The fight did not take long, although it took longer than Charley had expected. Harold kept punching, advancing into the deadly fire of Charley’s fists, the most potent and sharp and brutal in the whole school. Harold’s face smeared immediately with blood, and his eye closed, and his shirt tore and the blood soaked in down his clothes. Charley walked in flat-footed, not seeking to dodge or block Harold’s weak punches. Charley felt his knuckles smashing against skin and bone and eye, and running with blood, half-delirious with pleasure, as Harold reeled and fell into the cruel, unpitying fists. Even the knuckles on his hands, and the tendons in Charley’s fists, carrying the shock of the battle up to his shoulders, seemed to enjoy the pitiless administration of punishment.

From time to time Harold grunted, when Charley took time off from hitting him in the head to hit him, hooking upward from his ankles, in the belly. Except for that, the battle was conducted in complete quiet. The eight friends of Charley watched soberly, professionally, making no comment, finally watching Harold sink to the ground, not unconscious, but too exhausted to move a finger, and lie, spread out, his bloody face pressed harshly, but gratefully, into the dust and rubble of the vacant lot.

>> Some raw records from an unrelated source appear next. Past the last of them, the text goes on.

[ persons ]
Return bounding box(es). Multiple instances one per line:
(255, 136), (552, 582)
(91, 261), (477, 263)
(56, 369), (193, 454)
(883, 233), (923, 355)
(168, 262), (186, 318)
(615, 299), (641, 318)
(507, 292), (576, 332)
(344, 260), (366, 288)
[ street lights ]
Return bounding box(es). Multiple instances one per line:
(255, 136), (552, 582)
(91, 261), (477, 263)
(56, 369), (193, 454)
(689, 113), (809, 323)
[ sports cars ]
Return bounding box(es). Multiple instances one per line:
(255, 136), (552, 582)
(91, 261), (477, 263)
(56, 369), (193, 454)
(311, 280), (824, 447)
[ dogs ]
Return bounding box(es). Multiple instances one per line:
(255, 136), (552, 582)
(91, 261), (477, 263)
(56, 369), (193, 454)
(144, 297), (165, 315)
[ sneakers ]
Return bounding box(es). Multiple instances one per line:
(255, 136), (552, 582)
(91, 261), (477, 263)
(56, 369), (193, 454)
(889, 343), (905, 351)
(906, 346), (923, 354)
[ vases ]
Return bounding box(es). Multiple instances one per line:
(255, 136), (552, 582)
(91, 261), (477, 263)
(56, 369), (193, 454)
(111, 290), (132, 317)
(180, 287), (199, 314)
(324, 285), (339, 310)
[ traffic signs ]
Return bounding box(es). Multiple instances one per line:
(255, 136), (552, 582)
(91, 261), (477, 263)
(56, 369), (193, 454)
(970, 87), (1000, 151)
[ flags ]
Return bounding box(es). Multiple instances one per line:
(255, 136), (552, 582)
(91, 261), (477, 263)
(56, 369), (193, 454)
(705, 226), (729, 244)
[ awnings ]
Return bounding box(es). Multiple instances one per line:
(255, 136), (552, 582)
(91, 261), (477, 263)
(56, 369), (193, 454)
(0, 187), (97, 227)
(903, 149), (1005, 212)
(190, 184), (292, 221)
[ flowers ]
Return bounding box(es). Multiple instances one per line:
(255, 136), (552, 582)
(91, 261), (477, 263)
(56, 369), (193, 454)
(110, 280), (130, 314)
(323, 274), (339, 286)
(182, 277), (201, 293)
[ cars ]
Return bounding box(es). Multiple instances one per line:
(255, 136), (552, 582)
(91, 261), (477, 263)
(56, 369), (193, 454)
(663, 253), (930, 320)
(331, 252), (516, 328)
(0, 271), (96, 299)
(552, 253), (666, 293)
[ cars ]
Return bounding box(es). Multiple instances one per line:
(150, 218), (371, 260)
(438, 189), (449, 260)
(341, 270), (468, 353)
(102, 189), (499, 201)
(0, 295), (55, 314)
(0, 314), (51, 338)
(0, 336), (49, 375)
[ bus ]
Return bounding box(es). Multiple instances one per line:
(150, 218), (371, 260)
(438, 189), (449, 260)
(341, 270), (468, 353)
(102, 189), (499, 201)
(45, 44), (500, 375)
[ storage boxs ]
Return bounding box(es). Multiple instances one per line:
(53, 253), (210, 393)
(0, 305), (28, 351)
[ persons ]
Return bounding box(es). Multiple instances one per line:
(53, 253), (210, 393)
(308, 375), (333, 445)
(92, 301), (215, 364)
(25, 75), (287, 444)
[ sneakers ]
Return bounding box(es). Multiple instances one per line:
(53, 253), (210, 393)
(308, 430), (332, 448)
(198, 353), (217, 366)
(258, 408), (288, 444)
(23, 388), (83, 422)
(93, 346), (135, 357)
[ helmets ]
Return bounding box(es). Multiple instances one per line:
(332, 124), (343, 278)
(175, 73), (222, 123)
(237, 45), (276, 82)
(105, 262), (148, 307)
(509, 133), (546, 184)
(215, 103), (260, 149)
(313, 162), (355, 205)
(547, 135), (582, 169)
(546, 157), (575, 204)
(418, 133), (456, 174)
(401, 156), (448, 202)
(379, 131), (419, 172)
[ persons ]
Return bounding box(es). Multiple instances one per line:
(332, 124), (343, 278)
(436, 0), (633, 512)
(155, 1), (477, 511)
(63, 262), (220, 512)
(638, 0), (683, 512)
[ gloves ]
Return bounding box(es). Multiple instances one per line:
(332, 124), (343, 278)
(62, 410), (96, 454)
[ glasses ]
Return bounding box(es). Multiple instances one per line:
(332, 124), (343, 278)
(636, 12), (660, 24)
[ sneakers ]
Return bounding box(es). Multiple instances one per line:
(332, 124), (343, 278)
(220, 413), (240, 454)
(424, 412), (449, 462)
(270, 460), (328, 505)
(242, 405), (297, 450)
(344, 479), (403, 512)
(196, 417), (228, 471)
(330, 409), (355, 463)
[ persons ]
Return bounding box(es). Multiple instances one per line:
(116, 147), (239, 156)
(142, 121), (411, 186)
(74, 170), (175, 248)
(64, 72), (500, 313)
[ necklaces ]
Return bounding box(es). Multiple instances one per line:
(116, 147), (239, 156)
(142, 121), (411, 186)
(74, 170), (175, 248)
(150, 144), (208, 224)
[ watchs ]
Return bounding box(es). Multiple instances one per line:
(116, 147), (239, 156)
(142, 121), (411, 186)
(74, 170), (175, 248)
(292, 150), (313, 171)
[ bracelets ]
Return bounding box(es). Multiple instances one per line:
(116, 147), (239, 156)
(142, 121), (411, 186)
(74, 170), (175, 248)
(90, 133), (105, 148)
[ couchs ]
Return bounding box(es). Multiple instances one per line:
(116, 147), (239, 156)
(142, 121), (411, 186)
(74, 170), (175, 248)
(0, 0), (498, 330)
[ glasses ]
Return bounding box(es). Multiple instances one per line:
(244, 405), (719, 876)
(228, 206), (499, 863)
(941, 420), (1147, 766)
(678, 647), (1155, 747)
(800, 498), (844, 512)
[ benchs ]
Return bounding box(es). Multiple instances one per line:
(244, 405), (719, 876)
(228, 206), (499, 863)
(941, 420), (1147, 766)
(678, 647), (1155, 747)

Charley stood over the fallen enemy, breathing heavily, his fists tingling joyfully, happy to see the weak, hated, frail figure face down and helpless on the ground, sorry that the pleasure of beating that figure was over. He watched in silence for a minute until Harold moved.

“All right,” Harold said, his face still in the dirt. “That’s enough.” He lifted his head, slowly sat up, then, with a trembling hand, pulled himself to his feet. He wavered, his arms out from his sides and shaking uncontrollably, but he held his feet. “May I have my glasses?” he asked.

Silently, Sam Rosenberg, Charley’s lieutenant, gave Harold his glasses. Harold fumblingly, with shaking hands, put them on. Charley watched him, the incongruously undamaged glasses on the damaged face. Suddenly Charley realized that he was crying. He, Charley Lynch, victor in fifty more desperate battles, who had shed no tear since the time he was spanked at the age of four, was weeping uncontrollably, his body shaken with sobs, his eyes hot and smarting. As he wept, he realized that he had been sobbing all through the fight, from the first right-hand to the eye until the final sinking, face-first, of the enemy into the dirt. Charley looked at Harold, eye closed, nose swollen and to one side, hair sweated and muddy, mouth all gore and mud, but the face, the spirit behind it, calm, unmoved. Harold wasn’t crying then, Charley knew, as he sobbed bitterly, and he wouldn’t cry later, and nothing he, Charley Lynch, could ever do would make him cry.